Text excerpt
In principle, sharpening could result from an increase in response to the optimal stimuli, a decrease in the response to sub-optimal stimuli, or a combination of the two. In practice, cells in IT manifest sharpening primarily as a decrease in response to stimuli that elicit a sub-optimal response, rather than an amplification of the best stimulus (Freedman et al. 2006), to the point of observing responses below baseline for the least-preferred, trained stimuli.

On the whole, the result of sharpening across the population of cells would lead to a smaller fraction of cells being active for any given stimulus as a result of learning. But the population may also change as a function of learning (figure 1d). Discrimination training, particularly in the presence of reinforcement, leads to greater cortical magnification corresponding to the trained locations. That is, more cells respond to the trained location, potentially at the cost of cells responding to nearby locations, which can be depicted as a ‘swelling’ of the cortical map of response preferences. Examples of such cortical reorganization or magnification include expansion of somatosensory areas on two digits that were stimulated in a discrimination task (Recanzone et al. 1992a,b), or in auditory cortex, for regions responding to tones that needed to be discriminated (Recanzone et al. 1993). In fact, both sharpening of tuning and a shift in preferred stimuli towards the trained stimuli—as seen in cortical expansion—have been observed (Recanzone et al. 1993; Weinberger 1993). In this way, there may not be a loss of net activity for a given stimulus, even with sparsening. Independent of tuning curve changes, an increase in signal (to noise) would result from the addition of cells with selective responses to the stimuli that need to be discriminated.

Changes in the sparseness and coverage—the number of responsive neurons—may cluster around trained or relevant stimuli for discrimination, even in the absence of any obvious cortical ‘map’ or topography. For example, when comparing responses to face and non-face images, more cells responded to faces, but with a more distributed tuning than for non-face-responsive cells (Rolls & Tovee 1995). This led to a greater differentiation of the face stimuli than of the non-face stimuli, consistent with behavioural evidence in humans that individual faces are identified faster and more accurately than within-category object exemplars (e.g. Tanaka 2001). If one presumes greater ‘training’ with faces than non-face objects, this would be one example of a broader tuning for the trained set, but leading to greater discriminability of members of the trained set; however, these conclusions are based on only 14 cells, which were located in the fundus of STS. Moreover, faces may constitute a unique category of objects for which innate or early developmental biases may exist (Hoffman & Gauthier 2007), thus their underlying coding scheme may be different from that of other object categories.

Tasks to complete
A. Translate this sentence from the passage on neural sharpening into Spanish: "On the whole, the result of sharpening across the population of cells would lead to a smaller fraction of cells being active for any given stimulus as a result of learning."
B. Reproduce the passage on neural sharpening word for word, starting at "In principle, sharpening" up to and including "least-preferred, trained stimuli.".
C. Carry on the passage on neural sharpening from its final sentence.
The data that follow have no connection to the passage on neural sharpening.

(Collected data)

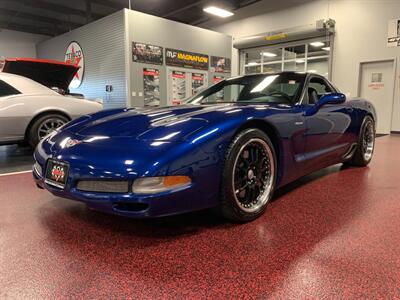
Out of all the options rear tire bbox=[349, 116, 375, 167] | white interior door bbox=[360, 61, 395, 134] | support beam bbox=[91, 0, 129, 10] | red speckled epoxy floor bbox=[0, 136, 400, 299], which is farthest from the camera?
support beam bbox=[91, 0, 129, 10]

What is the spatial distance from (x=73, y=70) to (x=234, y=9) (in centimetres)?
921

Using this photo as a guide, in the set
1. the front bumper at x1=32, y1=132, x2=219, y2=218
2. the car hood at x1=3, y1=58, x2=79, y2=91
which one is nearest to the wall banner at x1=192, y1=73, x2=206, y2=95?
the car hood at x1=3, y1=58, x2=79, y2=91

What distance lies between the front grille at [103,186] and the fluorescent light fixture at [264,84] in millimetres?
1564

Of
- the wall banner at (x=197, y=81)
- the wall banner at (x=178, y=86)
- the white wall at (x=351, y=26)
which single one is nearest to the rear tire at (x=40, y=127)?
the wall banner at (x=178, y=86)

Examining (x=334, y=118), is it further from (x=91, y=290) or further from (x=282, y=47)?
(x=282, y=47)

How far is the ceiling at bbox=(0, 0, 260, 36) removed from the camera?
11.3 meters

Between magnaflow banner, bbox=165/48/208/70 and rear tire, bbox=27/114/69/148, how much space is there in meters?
6.08

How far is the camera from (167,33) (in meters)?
9.43

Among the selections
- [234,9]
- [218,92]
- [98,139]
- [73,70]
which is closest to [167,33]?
[234,9]

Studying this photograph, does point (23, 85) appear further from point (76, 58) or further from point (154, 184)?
point (76, 58)

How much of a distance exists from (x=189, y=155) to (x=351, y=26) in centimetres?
986

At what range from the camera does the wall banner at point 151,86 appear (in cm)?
894

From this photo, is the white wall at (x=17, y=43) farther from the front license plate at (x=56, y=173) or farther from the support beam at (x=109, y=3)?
the front license plate at (x=56, y=173)

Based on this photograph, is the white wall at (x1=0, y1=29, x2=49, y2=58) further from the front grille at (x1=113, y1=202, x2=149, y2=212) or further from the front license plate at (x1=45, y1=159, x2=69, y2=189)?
the front grille at (x1=113, y1=202, x2=149, y2=212)
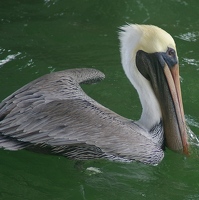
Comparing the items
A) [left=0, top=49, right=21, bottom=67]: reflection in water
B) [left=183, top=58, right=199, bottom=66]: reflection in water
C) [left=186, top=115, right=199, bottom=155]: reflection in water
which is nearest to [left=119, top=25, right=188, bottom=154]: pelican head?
[left=186, top=115, right=199, bottom=155]: reflection in water

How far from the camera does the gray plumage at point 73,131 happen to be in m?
4.86

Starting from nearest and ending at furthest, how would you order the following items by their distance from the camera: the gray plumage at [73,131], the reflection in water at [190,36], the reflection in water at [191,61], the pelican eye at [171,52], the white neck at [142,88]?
1. the gray plumage at [73,131]
2. the pelican eye at [171,52]
3. the white neck at [142,88]
4. the reflection in water at [191,61]
5. the reflection in water at [190,36]

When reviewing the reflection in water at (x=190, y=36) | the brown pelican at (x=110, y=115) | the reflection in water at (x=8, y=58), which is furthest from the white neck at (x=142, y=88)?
the reflection in water at (x=190, y=36)

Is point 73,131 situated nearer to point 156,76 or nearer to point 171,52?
point 156,76

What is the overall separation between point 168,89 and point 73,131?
41.4 inches

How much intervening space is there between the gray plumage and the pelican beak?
0.31 meters

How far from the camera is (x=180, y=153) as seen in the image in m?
5.56

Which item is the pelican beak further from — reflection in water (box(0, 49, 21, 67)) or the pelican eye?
reflection in water (box(0, 49, 21, 67))

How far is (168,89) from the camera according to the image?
5.46 meters

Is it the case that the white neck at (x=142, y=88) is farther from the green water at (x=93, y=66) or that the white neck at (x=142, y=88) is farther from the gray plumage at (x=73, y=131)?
the green water at (x=93, y=66)

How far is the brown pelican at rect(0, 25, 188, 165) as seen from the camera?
4.89 metres

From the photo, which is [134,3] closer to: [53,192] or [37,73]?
[37,73]

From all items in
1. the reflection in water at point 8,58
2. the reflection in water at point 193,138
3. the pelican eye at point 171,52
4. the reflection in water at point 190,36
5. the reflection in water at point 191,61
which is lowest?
the reflection in water at point 193,138

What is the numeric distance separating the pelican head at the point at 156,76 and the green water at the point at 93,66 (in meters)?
0.31
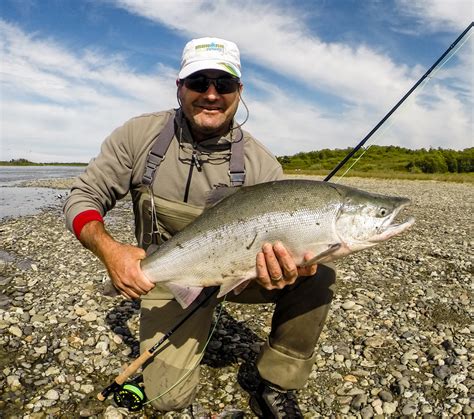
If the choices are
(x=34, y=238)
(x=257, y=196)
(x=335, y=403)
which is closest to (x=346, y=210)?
(x=257, y=196)

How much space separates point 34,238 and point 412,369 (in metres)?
9.51

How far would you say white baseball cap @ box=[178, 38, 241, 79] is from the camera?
378 cm

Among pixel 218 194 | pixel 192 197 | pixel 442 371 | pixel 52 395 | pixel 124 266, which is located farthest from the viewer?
pixel 442 371

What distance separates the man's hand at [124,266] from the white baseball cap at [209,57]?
5.43ft

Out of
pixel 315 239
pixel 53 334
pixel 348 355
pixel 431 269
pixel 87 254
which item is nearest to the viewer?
pixel 315 239

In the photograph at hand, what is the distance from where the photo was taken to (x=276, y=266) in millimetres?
3047

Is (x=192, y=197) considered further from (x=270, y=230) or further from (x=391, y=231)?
(x=391, y=231)

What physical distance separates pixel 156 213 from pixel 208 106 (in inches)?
43.1

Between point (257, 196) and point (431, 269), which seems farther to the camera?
point (431, 269)

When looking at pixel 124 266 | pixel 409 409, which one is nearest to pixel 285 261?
pixel 124 266

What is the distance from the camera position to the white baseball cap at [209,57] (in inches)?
149

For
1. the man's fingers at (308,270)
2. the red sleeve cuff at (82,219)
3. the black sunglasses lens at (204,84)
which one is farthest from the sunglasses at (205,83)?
the man's fingers at (308,270)

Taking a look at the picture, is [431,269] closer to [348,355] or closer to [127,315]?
[348,355]

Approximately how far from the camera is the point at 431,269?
7492 mm
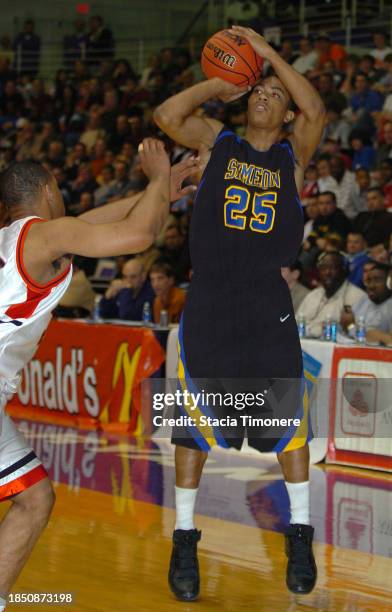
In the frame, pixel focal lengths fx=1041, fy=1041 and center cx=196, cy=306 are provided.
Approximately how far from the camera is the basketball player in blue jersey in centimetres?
481

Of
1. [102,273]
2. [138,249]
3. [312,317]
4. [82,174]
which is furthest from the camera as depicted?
[82,174]

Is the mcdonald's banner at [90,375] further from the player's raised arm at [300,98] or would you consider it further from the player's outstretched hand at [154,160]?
the player's outstretched hand at [154,160]

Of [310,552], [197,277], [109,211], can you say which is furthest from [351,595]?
[109,211]

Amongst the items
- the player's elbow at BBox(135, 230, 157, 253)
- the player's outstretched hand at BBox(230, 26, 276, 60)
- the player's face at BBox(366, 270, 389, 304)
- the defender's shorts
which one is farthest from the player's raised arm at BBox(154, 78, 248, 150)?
the player's face at BBox(366, 270, 389, 304)

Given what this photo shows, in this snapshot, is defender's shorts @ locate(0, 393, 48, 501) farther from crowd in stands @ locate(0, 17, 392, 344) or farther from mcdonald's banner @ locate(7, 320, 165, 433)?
mcdonald's banner @ locate(7, 320, 165, 433)

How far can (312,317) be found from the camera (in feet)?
31.2

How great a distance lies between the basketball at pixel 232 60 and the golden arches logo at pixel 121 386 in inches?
188

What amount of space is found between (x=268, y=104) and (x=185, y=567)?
219 centimetres

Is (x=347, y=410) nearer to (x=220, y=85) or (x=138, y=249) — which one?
(x=220, y=85)

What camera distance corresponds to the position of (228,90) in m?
4.92

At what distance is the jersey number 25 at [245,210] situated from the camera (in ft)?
15.9

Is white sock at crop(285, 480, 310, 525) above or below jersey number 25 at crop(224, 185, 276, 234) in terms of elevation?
below

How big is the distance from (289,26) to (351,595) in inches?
556

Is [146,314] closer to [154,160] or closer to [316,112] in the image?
[316,112]
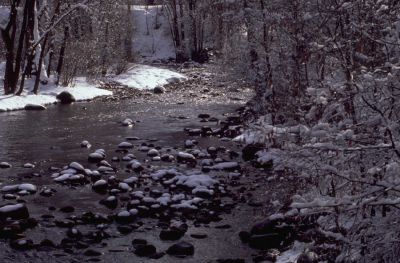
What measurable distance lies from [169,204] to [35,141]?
6659mm

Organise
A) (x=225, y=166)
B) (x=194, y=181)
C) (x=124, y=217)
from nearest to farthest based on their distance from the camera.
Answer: (x=124, y=217)
(x=194, y=181)
(x=225, y=166)

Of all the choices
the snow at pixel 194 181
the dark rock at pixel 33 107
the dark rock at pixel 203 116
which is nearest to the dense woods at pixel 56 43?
the dark rock at pixel 33 107

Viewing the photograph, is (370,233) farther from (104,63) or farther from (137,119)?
(104,63)

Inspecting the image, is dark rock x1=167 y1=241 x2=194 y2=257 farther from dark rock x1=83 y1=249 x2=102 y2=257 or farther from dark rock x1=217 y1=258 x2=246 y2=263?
dark rock x1=83 y1=249 x2=102 y2=257

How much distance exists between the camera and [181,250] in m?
6.70

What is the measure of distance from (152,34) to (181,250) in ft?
161

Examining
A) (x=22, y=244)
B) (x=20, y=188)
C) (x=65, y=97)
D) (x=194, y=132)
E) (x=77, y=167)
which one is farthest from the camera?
(x=65, y=97)

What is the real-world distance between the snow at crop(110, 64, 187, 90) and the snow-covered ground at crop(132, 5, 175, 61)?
14061 mm

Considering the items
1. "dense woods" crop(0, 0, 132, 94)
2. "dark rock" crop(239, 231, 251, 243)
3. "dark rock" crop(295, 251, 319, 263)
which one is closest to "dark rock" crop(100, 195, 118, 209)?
"dark rock" crop(239, 231, 251, 243)

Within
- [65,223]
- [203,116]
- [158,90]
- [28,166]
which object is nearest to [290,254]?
[65,223]

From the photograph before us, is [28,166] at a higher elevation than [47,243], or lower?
higher

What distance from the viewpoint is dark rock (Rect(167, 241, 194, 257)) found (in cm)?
668

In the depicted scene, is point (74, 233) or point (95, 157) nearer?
point (74, 233)

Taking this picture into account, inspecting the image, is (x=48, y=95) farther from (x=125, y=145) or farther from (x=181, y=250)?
(x=181, y=250)
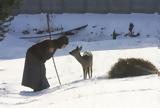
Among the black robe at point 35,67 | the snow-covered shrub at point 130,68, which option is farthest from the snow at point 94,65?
the snow-covered shrub at point 130,68

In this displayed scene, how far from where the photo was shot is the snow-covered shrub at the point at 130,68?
13.0 meters

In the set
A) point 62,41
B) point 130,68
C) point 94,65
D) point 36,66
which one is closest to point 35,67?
point 36,66

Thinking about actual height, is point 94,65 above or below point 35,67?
below

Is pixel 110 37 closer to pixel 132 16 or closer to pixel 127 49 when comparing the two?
pixel 132 16

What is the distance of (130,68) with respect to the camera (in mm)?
13203

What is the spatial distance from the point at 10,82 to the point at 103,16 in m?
15.6

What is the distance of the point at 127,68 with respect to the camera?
1327 centimetres

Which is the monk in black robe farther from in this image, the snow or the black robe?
the snow

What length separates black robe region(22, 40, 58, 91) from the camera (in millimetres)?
13766

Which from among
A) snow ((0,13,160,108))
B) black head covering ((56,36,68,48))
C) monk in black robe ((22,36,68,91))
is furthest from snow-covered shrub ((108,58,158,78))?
monk in black robe ((22,36,68,91))

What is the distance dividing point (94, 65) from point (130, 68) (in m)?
5.74

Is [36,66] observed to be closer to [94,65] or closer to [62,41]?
[62,41]

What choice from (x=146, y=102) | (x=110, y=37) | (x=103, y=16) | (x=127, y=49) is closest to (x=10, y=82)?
(x=127, y=49)

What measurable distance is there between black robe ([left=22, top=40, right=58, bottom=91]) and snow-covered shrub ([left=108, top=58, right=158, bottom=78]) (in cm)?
159
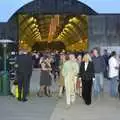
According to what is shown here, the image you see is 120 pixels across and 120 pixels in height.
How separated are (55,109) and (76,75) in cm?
169

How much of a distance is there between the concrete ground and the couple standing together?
0.33m

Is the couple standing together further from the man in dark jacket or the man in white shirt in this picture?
the man in white shirt

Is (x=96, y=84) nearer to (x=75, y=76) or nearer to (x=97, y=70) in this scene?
(x=97, y=70)

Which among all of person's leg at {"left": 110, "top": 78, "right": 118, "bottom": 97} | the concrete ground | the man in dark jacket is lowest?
the concrete ground

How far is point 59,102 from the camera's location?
19.7 m

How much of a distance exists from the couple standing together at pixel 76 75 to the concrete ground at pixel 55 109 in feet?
1.10

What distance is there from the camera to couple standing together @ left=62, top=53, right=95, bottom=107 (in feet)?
59.6

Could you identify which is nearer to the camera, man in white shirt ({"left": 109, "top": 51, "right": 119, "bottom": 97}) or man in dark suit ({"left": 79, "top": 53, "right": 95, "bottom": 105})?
man in dark suit ({"left": 79, "top": 53, "right": 95, "bottom": 105})

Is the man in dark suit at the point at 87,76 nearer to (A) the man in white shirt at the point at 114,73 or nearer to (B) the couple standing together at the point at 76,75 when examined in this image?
(B) the couple standing together at the point at 76,75

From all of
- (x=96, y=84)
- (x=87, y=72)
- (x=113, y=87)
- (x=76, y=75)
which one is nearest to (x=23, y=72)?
(x=76, y=75)

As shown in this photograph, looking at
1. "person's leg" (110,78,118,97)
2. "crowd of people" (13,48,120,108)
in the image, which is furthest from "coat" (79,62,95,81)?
"person's leg" (110,78,118,97)

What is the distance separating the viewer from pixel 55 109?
17.4 m

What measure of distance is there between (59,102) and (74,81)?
1632 millimetres

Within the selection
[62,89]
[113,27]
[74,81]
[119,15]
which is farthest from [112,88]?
[113,27]
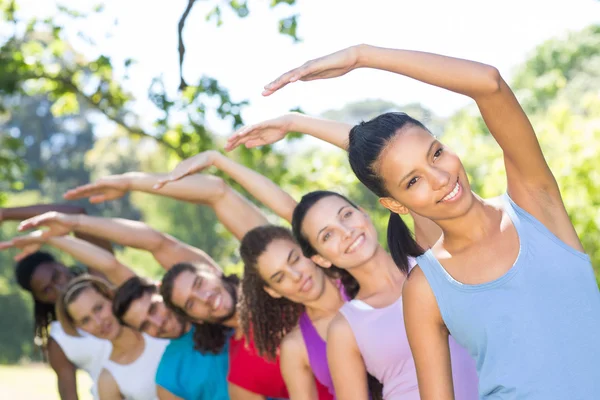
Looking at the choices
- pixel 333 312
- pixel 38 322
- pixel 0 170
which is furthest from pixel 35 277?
pixel 333 312

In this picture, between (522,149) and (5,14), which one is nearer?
(522,149)

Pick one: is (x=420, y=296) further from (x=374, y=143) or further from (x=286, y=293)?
(x=286, y=293)

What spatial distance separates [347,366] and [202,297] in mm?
1623

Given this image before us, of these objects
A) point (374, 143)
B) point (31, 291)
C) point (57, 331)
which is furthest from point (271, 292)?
point (31, 291)

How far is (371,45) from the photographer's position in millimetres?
2268

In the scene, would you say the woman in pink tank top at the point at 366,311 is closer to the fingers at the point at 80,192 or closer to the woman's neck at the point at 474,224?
the woman's neck at the point at 474,224

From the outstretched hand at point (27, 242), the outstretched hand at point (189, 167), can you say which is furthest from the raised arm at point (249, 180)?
the outstretched hand at point (27, 242)

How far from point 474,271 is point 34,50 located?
631 centimetres

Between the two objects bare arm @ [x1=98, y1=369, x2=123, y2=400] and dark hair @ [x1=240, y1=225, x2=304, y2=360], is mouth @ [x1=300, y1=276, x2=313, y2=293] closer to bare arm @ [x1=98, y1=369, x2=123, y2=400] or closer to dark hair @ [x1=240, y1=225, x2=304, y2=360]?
dark hair @ [x1=240, y1=225, x2=304, y2=360]

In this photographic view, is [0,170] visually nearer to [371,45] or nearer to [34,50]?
[34,50]

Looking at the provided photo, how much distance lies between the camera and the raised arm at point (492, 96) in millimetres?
2180

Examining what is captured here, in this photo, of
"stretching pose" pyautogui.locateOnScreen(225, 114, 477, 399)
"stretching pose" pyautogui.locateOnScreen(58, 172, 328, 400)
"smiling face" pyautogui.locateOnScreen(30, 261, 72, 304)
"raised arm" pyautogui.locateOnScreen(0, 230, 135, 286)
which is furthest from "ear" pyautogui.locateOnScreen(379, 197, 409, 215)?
"smiling face" pyautogui.locateOnScreen(30, 261, 72, 304)

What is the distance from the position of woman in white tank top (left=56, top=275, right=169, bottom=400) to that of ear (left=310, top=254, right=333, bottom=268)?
2.34 meters

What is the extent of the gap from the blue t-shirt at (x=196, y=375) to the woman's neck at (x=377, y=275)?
5.89ft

Per-task answers
A. En general, el resultado de la agudización en toda la población de células llevaría a que una fracción menor de células estuviera activa ante cualquier estímulo dado como consecuencia del aprendizaje.

B.
In principle, sharpening could result from an increase in response to the optimal stimuli, a decrease in the response to sub-optimal stimuli, or a combination of the two. In practice, cells in IT manifest sharpening primarily as a decrease in response to stimuli that elicit a sub-optimal response, rather than an amplification of the best stimulus (Freedman et al. 2006), to the point of observing responses below baseline for the least-preferred, trained stimuli.

C.
(a) Other possible changes with learning

The above accounts of changes with learning all influence the signal of the rate code in response to stimuli. Another putative mechanism of learning, not mutually exclusive with the others mentioned, involves recruitment of neurons from other brain areas. This could happen though enhancement of the synaptic connections that converge upon downstream areas, by which selectivity could be ‘built up’ for important differences such as the features that define an object or group of objects. Indeed, the prefrontal cortex shows category-boundary sensitivity (Freedman et al. 2003), possibly resulting from temporal lobe projections, though the development of this selectivity with learning is unknown.

Change could also occur in upstream areas, as a cascade moving in the reverse direction of signal propagation during stimulus processing. According to this reverse hierarchy theory (Ahissar & Hochstein 2004), the broad spectrum of responses initially passed on to a ‘downstream’ target area narrows according to the features that are necessary for the learned discrimination. If an upstream area contains cells selective for the dimension of discrimination, and if the task consistently activates the same pool of neurons in that area, then a ‘backwards shift’ to that area is predicted. For example, cells in IT do not change tuning for an orientation discrimination task (Vogels & Orban 1994b), but their upstream target neurons in V4 do (Yang & Maunsell 2004). Part of the process of perceptual learning, therefore, would be to find the optimal level in the visual hierarchy for maximizing the neural signal to noise available for that task (see Kourtzi & DiCarlo (2006) for additional discussion).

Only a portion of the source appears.